もし、届出を行わずに探偵業を行った場合、30万円以下の罰金や営業停止命令などの罰則が下されます。

探偵業法においては、原則的に「暴力団関係者、成人被後見人、未成年者、探偵業の営業廃止処分を受けた者、過去五年以内に禁固刑を受けた者」は探偵になれないとされていますが、それ以外の人であれば、ほとんど誰にでも門戸は開かれています。

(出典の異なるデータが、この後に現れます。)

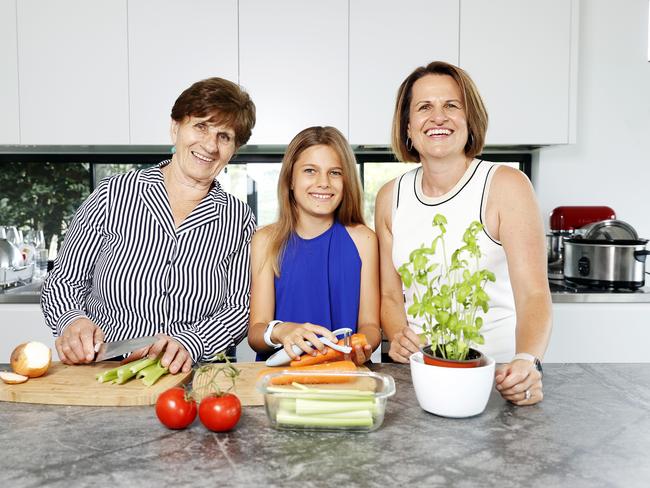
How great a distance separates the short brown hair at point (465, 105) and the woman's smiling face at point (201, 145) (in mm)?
457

また探偵を行う上での、営業上の義務としてさまざまなものが規定されています。

主なものとしては、

・名義貸しの禁止(他人に探偵業務を営ませてはならない)
・依頼者に調査結果を違法行為に使用しない旨の書面を作成させること
・契約に関する書面の作成や事前の重要事項の説明、秘密の保持(当然ながら調査内容はプライバシーとなるので外部にもらしてはなりません)
・業務委託の禁止

などがあります。

そのほか、探偵業務に関する法律の遵守、従業員に対しての適正な教育、従業員名簿などの備え付け、届出にあたり交付された書面の提示義務なども、法律で定められています。

探偵としての能力を証明する民間資格

先に述べたように、探偵として働くうえで、絶対に必要な資格はありません。

しかし、探偵としての技能を証明するために、「一般社団法人 日本探偵業協会」が認定する以下の民間資格が存在しています。
※2015年度以降の資格認定は、「NPO法人 東京都探偵業協会」と合同で実施されます。

探偵調査士検定

聞き込み、尾行、張り込み、撮影などの技術および能力が一定のレベル以上であると認められると同時に、関係法令に対する正しい知識があることを証明する資格です。

探偵業務管理者検定

主に探偵事業者や管理職向けの資格です。

関連する各種の法令諸規則等に関する正しい知識と、内部管理体制強化・教育指導や適切な営業活動を行うのための知識があることが証明されます。

日本探偵業協会では、これらの資格認定や検定試験制度を実施することにより、業界の健全化や探偵業従事者の能力向上を目指しています。